Going to the first ever St Andrews Photography Festival was such a thrill, only part of which was having my first ever one woman show. I’m happy to say the show was everything I wanted it to be with an attentive and appreciative audience. But in a way the real thrill was discovering I wasn’t the only one obsessed with the lives of a small group of people (all of whom died over 100 years ago) and their photographs. Which of course I knew to be the case. But it was quite something for my obsession to be making me part of something and to discover a shared obsession could manifest itself in so many amazing ways.
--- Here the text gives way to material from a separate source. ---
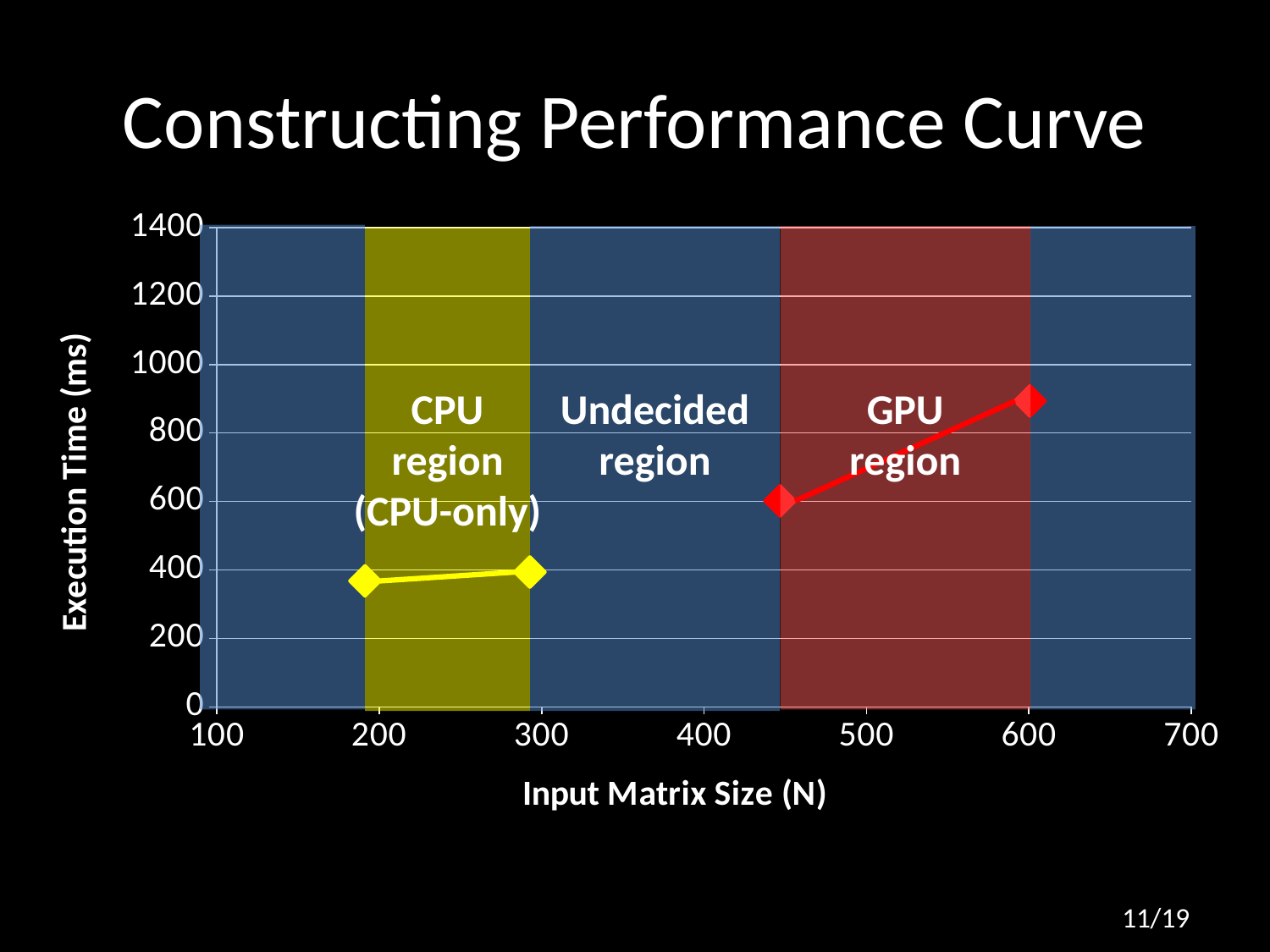
What is the title of the slide's chart? Constructing Performance Curve What is the label of the vertical axis? Execution Time (ms) Which line shows higher execution times, the yellow (CPU region) line or the red (GPU region) line? red (GPU region) line Does the red (GPU region) line rise or fall as the input matrix size increases? rises How many data points are plotted on the red (GPU region) line? 2 Is the execution time of the yellow (CPU region) line at an input matrix size of about 200 greater or less than 600? less Is the execution time of the red (GPU region) line at an input matrix size of about 450 greater or less than 400? greater Which region is shaded between the CPU region and the GPU region? Undecided region What kind of chart is shown on the slide? line chart How many data points are plotted in total across both lines? 4 Is the execution time of the red (GPU region) line at an input matrix size of about 600 greater or less than 800? greater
On my first day, on a rain-soaked photo tour led by Rachel Nordstrom (head of University Photographic Collections, organiser of everything and everybody) I met a collector and producer of stereoscopic photographs who in a gap between showers whipped out an i-pad and treated us to some of his creations. At the evening talk by world authority Dr Sara Stevenson (mentioned here) I was approached by someone trying to uncover the whole of D. O. Hill’s early (pre-calotyping) life. Then at dinner, (gulp – I was slightly star-struck to be in the company of several early photography luminaries) I sat opposite Rob Douglas who creates his own modern-day calotypes according to John Adamson‘s original instructions. Finally, at my own event on Friday evening there were people who had come to the same point from completely different angles: a lady who was interested in Hill and Adamson because of photographs taken by her great grandfather, and a descendant of one of the ministers who sat for D.O. Hill’s Disruption painting.
What all of us came to find was the sudden the ability to air or unpick details of St Andrews in the 1840s without having to explain or defend our interest. And we could learn from each other far more effectively than consulting a library or internet site. Rob Douglas – whose hands-on workshop I had missed – had already shone a new light on just what a painstaking business it is to produce a single calotype negative and Sara Stevenson made a sincere plea for anyone to contribute any materials or knowledge they might have stored away in a dark corner. And of course there were those special moments when a complete stranger echoes your own long-held thoughts – like the audience member who saw the image on my programme and sighed deeply, ‘Oh, poor Chattie!’ As if Hill’s daughter were a family friend. Because, of course, to us that’s what she is.
In the word ‘obsession’ there’s a hint of the pejorative, and I guess the adjective most commonly used of it would be ‘unhealthy’. You can certainly recognise an obsessive by a certain gleam in the eye and a tendency to catch you by the sleeve if you try to walk away. Yes, they can become boring. But I think we are mostly harmless and although some obsessions might have a touch of the dark side, most of them are good for us. They give us a a reason to learn and to connect with fellow obsessives. They lead us to places and experiences that help us grow. I have a friend who’s into Lord Nelson and another hell-bent on discovering all there is to know about Lady Ottoline Morrell. Why? Well why not? Although I’ve tried to unpick the origins of my obsession, it doesn’t really matter where it came from. These interests give us, if not a reason to go on, something to fall back on at least. Maybe this is what they call a hinterland.
Since coming home from St Andrews I’ve been to see the Painting with Light exhibition at Tate Britain where the Disruption Painting has been on show. The commission for this painting was Hill’s original motivation for trying out the use of calotypes and the beginning of his partnership with Robert Adamson, but having begun it in 1843 he didn’t complete it until 1866, close to the end of his life. I thought this journey might be a kind of final leg or even post-script to my research in to Hill and Adamson, but of course it might just be a new chapter.

The picture raised so many questions for me, not least the troubling issue of the colour of D. O. Hill’s hair which I’d previously mentioned to John Fowler, author of Mr Hill’s Big Picture, in which Hill is described as having ‘flowing blond locks’. Really? From the calotypes you would say that Hill is dark-haired, and in this Thomas Rodger portrait of 1855, possibly grey. In London I got as close to the picture as I possibly could to make my own assessment and I now I’m not sure. Brown with blond streaks I would say. Or has something been painted over?
Oh dear I am boring you now, but these things matter to obsessives like us. Mr Hill’s hair is definitely something to discuss next year in St Andrews.
Ha, seems you had a fab time. Long live those obsessions!